Product Overview

Assay Information

Main Advantages

Background

Most commonly, secondary antibodies are generated by immunizing the host animal with a pooled population of immunoglobulins from the target species. The host antiserum is then purified through immunoaffinity chromatography to remove all host serum proteins, except the specific antibody of interest, and then modified with antibody fragmentation, label conjugation, etc., to generate highly specific detection reagents. Secondary antibodies can be conjugated to a large number of labels, including enzymes, biotin, fluorescent dyes/proteins, or gold particles. Here, the antibody provides the specificity to locate the protein of interest by recognizing a primary antibody that targets a particular antigen, and the label generates a detectable signal in the area of the formed immune complexes. The label of choice depends upon the experimental application.
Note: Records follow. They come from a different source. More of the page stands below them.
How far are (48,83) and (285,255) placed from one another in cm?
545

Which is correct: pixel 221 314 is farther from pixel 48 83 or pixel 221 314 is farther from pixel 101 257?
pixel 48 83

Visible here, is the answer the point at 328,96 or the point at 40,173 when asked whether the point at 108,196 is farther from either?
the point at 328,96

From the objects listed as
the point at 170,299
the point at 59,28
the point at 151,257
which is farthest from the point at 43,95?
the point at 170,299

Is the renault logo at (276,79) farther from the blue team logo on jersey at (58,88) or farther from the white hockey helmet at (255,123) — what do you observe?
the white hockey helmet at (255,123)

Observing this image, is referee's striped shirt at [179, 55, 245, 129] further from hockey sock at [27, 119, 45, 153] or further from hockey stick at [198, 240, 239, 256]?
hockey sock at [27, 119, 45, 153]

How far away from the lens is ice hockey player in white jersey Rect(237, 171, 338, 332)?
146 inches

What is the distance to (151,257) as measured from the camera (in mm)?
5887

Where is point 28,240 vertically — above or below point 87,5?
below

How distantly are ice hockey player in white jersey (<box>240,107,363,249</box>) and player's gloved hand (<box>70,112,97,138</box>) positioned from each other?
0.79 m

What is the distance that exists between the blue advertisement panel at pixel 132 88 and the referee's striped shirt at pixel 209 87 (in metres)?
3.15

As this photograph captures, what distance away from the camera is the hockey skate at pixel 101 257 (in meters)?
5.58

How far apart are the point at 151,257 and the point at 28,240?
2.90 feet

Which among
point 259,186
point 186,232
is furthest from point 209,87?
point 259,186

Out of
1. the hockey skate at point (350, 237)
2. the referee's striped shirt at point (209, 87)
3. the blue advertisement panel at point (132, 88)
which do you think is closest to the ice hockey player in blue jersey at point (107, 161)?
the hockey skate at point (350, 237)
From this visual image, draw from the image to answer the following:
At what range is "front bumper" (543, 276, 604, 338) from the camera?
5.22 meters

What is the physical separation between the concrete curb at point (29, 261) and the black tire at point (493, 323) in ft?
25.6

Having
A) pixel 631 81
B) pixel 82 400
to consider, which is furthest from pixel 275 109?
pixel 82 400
Immunolabeling with gold particles—also known as immunogold labeling, immunogold staining, or immunocolloidal gold technique—is a technique that uses colloidal gold as a marker. Colloidal gold is a negatively charged hydrophobic suspension, formed by electron dense metallic particles which have large specific surface area. It binds to macromolecules (IgG, Protein A or G) rapidly and stably by noncovalent electrostatic adsorption, preserving their natural biological activity. It has been used as a marker particle for the past 2 decades because of its simplicity of preparation, high resolution, good biocompatibility and tissue penetration and hence its suitability for ultrastructural studies and quantitative immunostaining. Due to variability in particle sizes and its high electron density, immunocolloidal gold technique is suitable for single or multi-label detection under immune-electron microscopes as well as light microscopes. It is used regularly with scanning electron microscopy (SEM) and transmission electron microscopy (TEM) to successfully identify the areas within cells and tissues where antigens are located. The high resolution of the technique allows to study structure–function relationships in the microenvironment of cells and tissues, and also explore protein distribution in cellular and extracellular components. Smaller gold particles are found to produce higher labeling intensity of the target antigen because of reduced steric hindrance. However, if steric hindrance does not make a significant difference, then larger gold particles could produce stronger color intensity under the light microscope. When smaller gold particles (1-5 nm) are used, the visualization is usually improved using silver-enhancement methods. Gold can also be attached to protein A or protein G instead of a secondary antibody, as these proteins bind mammalian IgG Fc regions in a non-specific way.